Our office also engages in quite a bit of conversation with parents. Often parents contact us when they are very concerned about their student’s academic performance. Feeling a sense of panic and desperation, they will call our office with myriad concerns and questions. In the midst of these often long and thorough conversations, however, there exists one particularly troubling omission: the student is not there. The student may not even know this conversation is taking place on his or her behalf.
Our office, as with every other office on campus is careful to adhere to FERPA (Family Education Rights and Privacy Act), which legally protects a student’s privacy and all specific information regarding their academic records, their course schedules, and their professor or faculty advisor information, among other details. In compliance with this law, advisors in our office may only speak in general terms about a student’s performance, respecting and acknowledging legally that a student’s academic life at Gonzaga is indeed his or her own, and the specific details are in the hands of the student to disclose or not disclose with parents.

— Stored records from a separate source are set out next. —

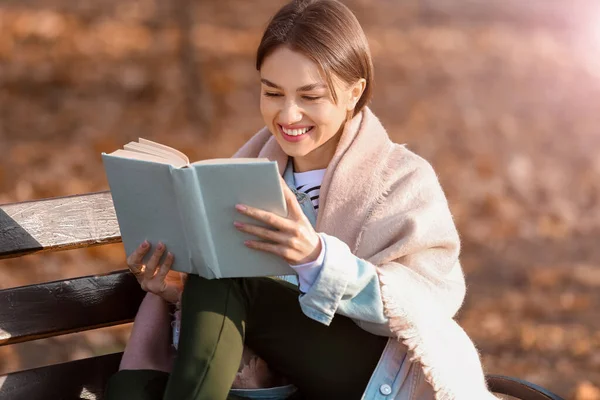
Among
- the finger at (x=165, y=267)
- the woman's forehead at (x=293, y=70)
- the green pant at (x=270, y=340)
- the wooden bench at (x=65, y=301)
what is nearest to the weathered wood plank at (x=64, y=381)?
the wooden bench at (x=65, y=301)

Now why mention FERPA? Why summon the concept of privacy and a student’s right to disclose? It’s an essential point because there are a surprising number of parent calls and parent visits to our office that leave the student—the very subject of our conversation—out entirely. While this may not seem concerning or alarming news to some, as a professional advisor and former college instructor, I am deeply worried when parents (well-intentioned, to be sure) climb into the driver’s seat and attempt to navigate the many challenges of college life for their student… without their student actively participating in the process. Why so troubling, one may ask? The answer is succinct: There exists no better way to rob a student of a learning opportunity than to do the task of communicating their needs for them.
Now to be clear, we love our GU parents. No doubt about it, Gonzaga’s parents are some of the most compassionate, generous, and deeply devoted members of our community, and we are incredibly fortunate to meet and work with the fine young men and women whom they’ve entrusted under our care and guidance. Our students bring with them tremendous stories and histories, and are stewards of social justice well before they land here. They actively serve in their communities, they are bright, intellectually curious leaders, they are passionate, and they are fully capable of taking on the challenges of higher education here at Gonzaga. In fact, their admission to Gonzaga is testament to their immense potential, which is precisely why we must respect their abilities by granting them some measure of autonomy.
The truth is, students will struggle while they are with us. In fact, if they don’t feel even a bit of the friction that learning requires, we would be gravely concerned. Students will fall, and they will learn to get back up. They will likely know great successes while they are here, and they may experience failure too. My message to our dear parents is this: let them experience all of it. When students learn where and how to ask for help, they are far more likely to repeat the process of inquiry again in the future. When students understand that challenges must be faced head on, by picking up a phone or walking to a particular resource office on campus, they will invariably take this skill of self-advocacy and carry it through their years at GU and well beyond into their chosen field of work.
Parents are a tremendous resource to their students well before, during, and likely well after college; we encourage them to be their student’s biggest cheerleaders and hopefully, a deep well of love and support. We also encourage parents to do the difficult work of letting go when it’s time to send a student to college, to allow their student some space to grow and develop a sense of self advocacy. It may be one of the most valuable skills a student can learn.
Michael Fitzgerald
Dear Marianne, I’d like to take the time to commend you for an excellent essay on this subject. After reading this, I’m convinced that we couldn’t have found a better University if we tried. My son is an incoming freshman and after GEL weekend, I wanted to go to GU. HA HA. You’ve all been so helpful in Fin Aid etc. God bless this school and all the faculty. Sincerely, Michael F.